Sus denuncias deberían tener alguna consecuencia, pero lo más probable es que eso no ocurra. Por varias razones.

Los personajes y familias engrudadas por el ventilador de Merlano forman parte de esa oligarquía politiquera y mafiosa que se enquistó en todo el poder público, desde la fiscalía, pasando por la procuraduría, la contraloría y por supuesto en la comisión de acusaciones de la cámara de representantes, famosa por su mote de “comisión de absoluciones”.

Por esta última han pasado en los últimos dos lustros investigados (más bien chantajeados... por mermelada) los expresidentes Samper, Uribe, Santos y ahora Duque; sin ningún resultado concreto.

Aparte de que no ha habido un solo presidente o expresidente de Colombia acusado, ni siquiera ha servido para que el país conozca la verdad. Eso puede obedecer a que tanto la investigación que debe hacer la cámara como el juzgamiento previo que hace el senado son esencialmente políticos y no judiciales como lo impone la teoría de la separación de los poderes públicos, en especial cuando se trata de separar la política de la justicia, por lo que con ese modelo de justicia los altos dignatarios del estado, que casi siempre llegan allí por sus relaciones y poder político tienen prácticamente asegurada su impunidad.

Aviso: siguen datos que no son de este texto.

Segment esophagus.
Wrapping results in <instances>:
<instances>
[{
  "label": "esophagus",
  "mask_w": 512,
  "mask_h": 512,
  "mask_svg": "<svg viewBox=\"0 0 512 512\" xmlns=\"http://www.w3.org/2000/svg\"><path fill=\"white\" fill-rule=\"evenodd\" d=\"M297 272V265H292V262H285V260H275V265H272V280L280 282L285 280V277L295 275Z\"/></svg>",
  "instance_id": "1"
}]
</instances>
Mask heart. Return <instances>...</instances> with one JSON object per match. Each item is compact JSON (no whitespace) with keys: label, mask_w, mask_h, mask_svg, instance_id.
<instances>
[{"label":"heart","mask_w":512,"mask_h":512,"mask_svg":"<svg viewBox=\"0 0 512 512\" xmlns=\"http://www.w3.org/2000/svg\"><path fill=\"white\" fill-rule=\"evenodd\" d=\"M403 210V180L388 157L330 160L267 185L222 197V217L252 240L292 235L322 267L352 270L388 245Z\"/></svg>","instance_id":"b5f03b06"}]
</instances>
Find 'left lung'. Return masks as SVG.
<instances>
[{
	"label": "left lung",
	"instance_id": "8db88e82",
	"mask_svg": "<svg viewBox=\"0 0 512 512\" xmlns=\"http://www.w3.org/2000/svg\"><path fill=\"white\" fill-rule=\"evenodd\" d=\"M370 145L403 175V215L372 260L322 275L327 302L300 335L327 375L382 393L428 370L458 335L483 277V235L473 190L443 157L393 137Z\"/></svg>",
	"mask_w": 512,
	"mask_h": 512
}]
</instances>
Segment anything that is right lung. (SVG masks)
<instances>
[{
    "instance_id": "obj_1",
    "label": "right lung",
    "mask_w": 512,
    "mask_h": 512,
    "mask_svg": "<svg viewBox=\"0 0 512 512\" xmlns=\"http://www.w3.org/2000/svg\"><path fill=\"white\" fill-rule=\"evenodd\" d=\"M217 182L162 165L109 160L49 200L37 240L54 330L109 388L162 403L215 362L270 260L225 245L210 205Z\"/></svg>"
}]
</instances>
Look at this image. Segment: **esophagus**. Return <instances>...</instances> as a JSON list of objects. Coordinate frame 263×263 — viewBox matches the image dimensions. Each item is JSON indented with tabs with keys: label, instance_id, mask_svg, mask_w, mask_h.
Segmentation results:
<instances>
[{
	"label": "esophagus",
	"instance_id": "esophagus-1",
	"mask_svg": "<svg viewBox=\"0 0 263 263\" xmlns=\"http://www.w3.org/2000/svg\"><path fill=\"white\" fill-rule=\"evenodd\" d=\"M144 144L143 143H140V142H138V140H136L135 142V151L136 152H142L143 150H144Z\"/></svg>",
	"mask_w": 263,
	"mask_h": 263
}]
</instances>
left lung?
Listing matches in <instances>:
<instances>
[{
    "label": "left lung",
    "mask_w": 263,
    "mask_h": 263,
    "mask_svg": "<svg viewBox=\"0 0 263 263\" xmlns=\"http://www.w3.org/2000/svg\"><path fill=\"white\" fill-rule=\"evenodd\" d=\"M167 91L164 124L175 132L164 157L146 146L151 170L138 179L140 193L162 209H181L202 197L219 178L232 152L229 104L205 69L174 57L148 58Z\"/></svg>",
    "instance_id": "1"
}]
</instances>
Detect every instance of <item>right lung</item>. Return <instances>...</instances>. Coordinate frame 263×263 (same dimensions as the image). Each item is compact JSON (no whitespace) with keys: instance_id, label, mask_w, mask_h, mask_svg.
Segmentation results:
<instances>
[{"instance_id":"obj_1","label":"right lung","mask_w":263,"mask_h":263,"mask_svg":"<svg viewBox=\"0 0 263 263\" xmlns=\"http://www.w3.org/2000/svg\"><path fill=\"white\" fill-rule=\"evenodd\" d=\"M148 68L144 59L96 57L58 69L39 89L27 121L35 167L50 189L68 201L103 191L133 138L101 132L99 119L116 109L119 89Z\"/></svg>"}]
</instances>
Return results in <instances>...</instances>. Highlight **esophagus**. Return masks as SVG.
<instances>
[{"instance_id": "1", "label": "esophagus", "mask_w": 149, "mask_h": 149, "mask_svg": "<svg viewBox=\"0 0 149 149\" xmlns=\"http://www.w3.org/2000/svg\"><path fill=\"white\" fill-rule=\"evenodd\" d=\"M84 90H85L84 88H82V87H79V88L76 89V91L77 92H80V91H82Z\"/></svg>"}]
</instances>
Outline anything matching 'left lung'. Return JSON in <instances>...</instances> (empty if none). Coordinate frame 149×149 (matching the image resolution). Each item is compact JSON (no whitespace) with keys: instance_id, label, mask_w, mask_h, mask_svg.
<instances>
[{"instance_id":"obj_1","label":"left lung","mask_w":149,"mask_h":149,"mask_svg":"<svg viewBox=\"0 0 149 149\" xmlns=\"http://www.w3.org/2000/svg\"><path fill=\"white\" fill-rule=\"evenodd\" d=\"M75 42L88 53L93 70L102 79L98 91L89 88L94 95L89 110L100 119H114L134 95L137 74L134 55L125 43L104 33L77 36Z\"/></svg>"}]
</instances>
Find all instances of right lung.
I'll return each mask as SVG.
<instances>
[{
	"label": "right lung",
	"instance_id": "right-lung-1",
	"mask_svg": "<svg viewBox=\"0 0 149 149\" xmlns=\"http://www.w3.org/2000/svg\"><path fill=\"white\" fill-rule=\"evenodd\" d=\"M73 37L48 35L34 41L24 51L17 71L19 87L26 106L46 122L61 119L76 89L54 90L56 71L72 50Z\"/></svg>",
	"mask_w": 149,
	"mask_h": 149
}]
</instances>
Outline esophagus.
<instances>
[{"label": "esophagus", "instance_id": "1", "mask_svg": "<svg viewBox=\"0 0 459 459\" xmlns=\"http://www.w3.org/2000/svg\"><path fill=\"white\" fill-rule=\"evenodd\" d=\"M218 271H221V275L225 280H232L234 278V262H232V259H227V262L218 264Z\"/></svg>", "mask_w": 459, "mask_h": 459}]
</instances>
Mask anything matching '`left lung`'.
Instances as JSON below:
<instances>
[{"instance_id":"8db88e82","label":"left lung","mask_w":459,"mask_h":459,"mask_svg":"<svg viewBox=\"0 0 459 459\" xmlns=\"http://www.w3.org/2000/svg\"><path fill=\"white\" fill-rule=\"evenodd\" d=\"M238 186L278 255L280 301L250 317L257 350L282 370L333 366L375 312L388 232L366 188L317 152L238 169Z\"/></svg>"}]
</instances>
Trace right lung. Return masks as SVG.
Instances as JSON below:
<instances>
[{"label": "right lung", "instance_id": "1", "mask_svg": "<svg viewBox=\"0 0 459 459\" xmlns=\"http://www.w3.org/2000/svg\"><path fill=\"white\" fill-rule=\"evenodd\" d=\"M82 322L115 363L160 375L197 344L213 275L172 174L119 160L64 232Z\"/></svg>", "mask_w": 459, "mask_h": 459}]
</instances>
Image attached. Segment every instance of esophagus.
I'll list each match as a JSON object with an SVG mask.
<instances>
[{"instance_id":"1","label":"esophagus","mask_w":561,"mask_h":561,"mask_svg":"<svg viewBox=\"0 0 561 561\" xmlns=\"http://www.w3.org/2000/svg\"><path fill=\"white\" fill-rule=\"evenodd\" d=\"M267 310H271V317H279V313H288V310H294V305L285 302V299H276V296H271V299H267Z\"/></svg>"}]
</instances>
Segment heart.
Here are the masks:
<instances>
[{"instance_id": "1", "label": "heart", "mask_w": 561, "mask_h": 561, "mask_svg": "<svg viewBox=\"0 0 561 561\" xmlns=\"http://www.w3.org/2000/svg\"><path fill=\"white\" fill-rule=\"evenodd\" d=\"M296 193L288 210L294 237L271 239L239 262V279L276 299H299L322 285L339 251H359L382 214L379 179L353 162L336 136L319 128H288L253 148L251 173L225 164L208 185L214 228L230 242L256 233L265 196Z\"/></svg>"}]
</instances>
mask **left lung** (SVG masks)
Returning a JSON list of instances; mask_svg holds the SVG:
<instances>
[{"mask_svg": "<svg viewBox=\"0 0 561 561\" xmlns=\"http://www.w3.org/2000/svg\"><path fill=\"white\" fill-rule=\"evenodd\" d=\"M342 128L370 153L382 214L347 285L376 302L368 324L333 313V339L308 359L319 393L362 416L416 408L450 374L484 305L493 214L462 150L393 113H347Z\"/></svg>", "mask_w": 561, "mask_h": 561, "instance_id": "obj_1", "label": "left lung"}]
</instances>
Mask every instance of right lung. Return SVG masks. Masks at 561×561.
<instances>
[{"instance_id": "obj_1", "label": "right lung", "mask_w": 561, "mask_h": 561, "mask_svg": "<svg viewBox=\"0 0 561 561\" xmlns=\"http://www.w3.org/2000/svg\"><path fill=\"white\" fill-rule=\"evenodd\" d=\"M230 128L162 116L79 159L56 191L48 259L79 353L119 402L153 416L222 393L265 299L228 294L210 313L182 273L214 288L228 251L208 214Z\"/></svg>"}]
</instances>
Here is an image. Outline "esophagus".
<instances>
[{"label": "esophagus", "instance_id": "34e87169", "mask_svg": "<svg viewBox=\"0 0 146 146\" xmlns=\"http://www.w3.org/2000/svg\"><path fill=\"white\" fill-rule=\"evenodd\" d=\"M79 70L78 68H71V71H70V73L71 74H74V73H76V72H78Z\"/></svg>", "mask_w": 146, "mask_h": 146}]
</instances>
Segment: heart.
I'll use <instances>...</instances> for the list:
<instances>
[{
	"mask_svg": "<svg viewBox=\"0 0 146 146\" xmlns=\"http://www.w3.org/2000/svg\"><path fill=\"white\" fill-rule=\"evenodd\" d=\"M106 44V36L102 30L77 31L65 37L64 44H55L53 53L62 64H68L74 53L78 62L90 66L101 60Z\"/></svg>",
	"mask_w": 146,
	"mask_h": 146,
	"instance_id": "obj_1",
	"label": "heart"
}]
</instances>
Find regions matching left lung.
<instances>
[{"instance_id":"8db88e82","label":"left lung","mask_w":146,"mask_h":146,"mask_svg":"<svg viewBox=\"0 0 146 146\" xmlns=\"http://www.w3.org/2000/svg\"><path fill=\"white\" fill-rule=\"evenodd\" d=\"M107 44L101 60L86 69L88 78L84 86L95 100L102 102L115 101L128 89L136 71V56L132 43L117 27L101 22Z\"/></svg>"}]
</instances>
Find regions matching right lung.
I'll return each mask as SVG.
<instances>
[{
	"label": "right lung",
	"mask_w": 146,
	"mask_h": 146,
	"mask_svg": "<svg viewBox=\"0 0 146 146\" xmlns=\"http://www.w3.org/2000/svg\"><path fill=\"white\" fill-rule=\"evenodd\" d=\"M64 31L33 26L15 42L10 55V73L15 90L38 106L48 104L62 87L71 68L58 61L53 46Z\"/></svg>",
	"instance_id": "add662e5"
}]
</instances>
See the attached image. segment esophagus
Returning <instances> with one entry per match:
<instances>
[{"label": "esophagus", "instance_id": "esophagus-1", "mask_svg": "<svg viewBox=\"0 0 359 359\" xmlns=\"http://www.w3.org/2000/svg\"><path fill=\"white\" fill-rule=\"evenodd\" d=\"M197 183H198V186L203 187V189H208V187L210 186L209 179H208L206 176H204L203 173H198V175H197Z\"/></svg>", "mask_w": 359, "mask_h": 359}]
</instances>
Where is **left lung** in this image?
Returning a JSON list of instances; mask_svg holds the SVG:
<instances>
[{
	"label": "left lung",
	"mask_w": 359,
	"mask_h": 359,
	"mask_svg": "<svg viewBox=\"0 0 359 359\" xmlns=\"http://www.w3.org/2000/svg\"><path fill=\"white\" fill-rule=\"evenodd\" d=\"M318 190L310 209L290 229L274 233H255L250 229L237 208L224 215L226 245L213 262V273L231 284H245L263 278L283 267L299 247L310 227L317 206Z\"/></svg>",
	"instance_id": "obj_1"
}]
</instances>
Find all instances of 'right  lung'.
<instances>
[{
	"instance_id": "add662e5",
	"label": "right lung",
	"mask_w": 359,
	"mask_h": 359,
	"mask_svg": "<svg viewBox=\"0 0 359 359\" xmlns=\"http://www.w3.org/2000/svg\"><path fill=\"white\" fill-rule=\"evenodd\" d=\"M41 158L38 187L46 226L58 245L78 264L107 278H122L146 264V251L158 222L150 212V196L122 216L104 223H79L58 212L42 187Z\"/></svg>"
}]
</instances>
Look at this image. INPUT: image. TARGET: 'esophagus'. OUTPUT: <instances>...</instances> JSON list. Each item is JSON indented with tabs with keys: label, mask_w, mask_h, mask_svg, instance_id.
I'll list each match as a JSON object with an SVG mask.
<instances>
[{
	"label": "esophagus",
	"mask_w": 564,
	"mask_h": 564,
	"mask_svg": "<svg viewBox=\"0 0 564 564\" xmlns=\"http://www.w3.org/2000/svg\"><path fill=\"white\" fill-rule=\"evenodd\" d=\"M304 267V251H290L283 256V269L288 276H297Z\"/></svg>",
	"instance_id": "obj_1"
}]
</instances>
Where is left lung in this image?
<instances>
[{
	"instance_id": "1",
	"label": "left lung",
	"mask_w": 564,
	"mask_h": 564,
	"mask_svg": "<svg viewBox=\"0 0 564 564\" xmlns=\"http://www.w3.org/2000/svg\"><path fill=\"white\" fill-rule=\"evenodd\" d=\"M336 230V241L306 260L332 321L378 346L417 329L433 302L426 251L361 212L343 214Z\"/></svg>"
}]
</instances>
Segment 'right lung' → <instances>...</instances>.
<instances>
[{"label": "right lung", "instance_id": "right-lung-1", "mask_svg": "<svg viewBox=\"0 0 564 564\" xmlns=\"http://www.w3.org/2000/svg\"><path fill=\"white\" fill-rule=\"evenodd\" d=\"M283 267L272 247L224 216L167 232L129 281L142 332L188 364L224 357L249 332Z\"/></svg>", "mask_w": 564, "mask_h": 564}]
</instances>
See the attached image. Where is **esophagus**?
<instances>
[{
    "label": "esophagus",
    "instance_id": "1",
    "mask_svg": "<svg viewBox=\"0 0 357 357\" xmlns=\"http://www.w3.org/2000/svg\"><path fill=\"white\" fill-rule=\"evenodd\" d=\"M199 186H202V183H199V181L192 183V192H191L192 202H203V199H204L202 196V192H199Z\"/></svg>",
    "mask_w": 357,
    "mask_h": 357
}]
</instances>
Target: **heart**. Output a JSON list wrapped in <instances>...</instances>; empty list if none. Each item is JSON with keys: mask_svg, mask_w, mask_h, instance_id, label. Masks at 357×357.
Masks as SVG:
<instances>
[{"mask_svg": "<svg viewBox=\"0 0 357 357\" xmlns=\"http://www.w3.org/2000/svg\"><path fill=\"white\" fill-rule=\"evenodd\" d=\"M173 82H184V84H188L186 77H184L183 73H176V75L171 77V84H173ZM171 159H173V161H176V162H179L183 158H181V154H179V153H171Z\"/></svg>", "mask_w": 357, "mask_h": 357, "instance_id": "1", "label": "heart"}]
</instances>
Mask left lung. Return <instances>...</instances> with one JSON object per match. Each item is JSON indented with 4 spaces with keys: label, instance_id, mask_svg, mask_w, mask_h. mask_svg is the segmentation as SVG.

Para el caso de las denuncias de Merlano tanto la fiscalía como la dichosa comisión han sido premeditadamente cooptadas por el Uribismo lo que hace más improbable cualquier consecuencia positiva para el país.

Quizá tenga que pasar mucho tiempo para que Colombia siga el ejemplo de países como Perú, Brasil, Panamá, Guatemala, El Salvador y Honduras que han investigado, juzgado y condenado a sus exmandatarios y para que esa dignidad deje de ser sinónimo de impunidad. Por ahora el ventilador de Aída parece estar prendido sí,... ¡pero dentro de un mar de excremento!